#### Trecho selecionado ####

Congresso da Sociedade Brasileira de Restauração Ecológica (Sobre) trouxe a força da conexão entre pessoas e da diversidade de atores para atingir o objetivo de restaurar em larga escala no Brasil

A II Conferência de Restauração Ecológica juntou-se com o V Simpósio de Sementes Florestais, em um evento nacional da Sociedade Brasileira de Restauração Ecológica (Sobre) que reuniu mais de 500 pesquisadores e profissionais da área de 22 Estados brasileiros entre os dias 21 e 23 de novembro, em Belo Horizonte (MG). ¨Profissionais que trabalham há décadas com sementes nativas puderam se aproximar de restauradores despertando nos dois setores o interesse pela ajuda mútua¨, conta Eduardo Malta, coordenador técnico de restauração florestal do Instituto Socioambiental (ISA).

Com o foco em restauração, a programação contou com discussões simultâneas sobre temas acadêmicos e também sobre políticas públicas, governança, cadeia de valor, logística, extensão e educação. Ingo Isernhagen, da comissão organizadora do evento, frisou a tendência cada vez mais forte da inclusão de mais atores nas tomadas de decisão do setor, desafio que deverá ser incorporado pela nova diretoria instituída durante o evento.

#### Registros de dados ####

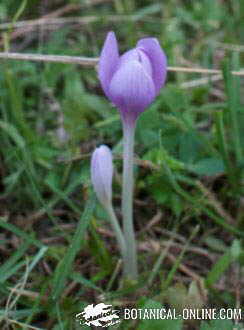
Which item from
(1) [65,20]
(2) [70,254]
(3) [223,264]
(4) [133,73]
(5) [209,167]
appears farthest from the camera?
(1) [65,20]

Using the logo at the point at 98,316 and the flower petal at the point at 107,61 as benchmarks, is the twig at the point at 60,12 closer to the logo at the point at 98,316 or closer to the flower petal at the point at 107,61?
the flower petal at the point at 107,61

####
#### Registros de dados ####

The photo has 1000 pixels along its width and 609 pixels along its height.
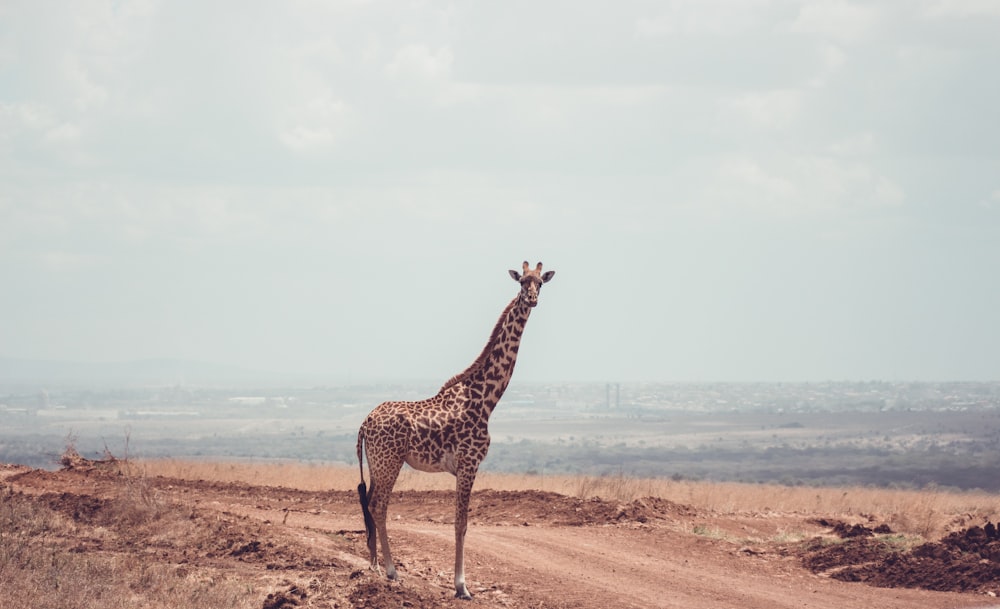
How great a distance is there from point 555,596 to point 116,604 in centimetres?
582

####

#### [Problemas a resolver]
- A) Copie o trecho palavra por palavra. Comece nas palavras que contêm "Com o foco em" e pare depois de "durante o evento.".
- B) Diga se cada afirmação concorda com o trecho, respondendo sim ou não e citando as palavras do trecho que decidem a resposta.
(i) O evento reuniu mais de 500 pesquisadores e profissionais de 22 Estados brasileiros.
(ii) O evento aconteceu em São Paulo.
(iii) A nova diretoria foi instituída durante o evento.
- C) Responda com base no trecho:
(i) Que simpósio se juntou à II Conferência de Restauração Ecológica?
(ii) Em que dias o evento ocorreu?
(iii) Que cargo Eduardo Malta ocupa?

#### [Soluções dos exercícios]
- A)
Com o foco em restauração, a programação contou com discussões simultâneas sobre temas acadêmicos e também sobre políticas públicas, governança, cadeia de valor, logística, extensão e educação. Ingo Isernhagen, da comissão organizadora do evento, frisou a tendência cada vez mais forte da inclusão de mais atores nas tomadas de decisão do setor, desafio que deverá ser incorporado pela nova diretoria instituída durante o evento.

- B)
(i) Sim: "reuniu mais de 500 pesquisadores e profissionais da área de 22 Estados brasileiros"
(ii) Não: "em Belo Horizonte (MG)"
(iii) Sim: "nova diretoria instituída durante o evento"

- C)
(i) O V Simpósio de Sementes Florestais.
(ii) De 21 a 23 de novembro.
(iii) Coordenador técnico de restauração florestal do Instituto Socioambiental (ISA).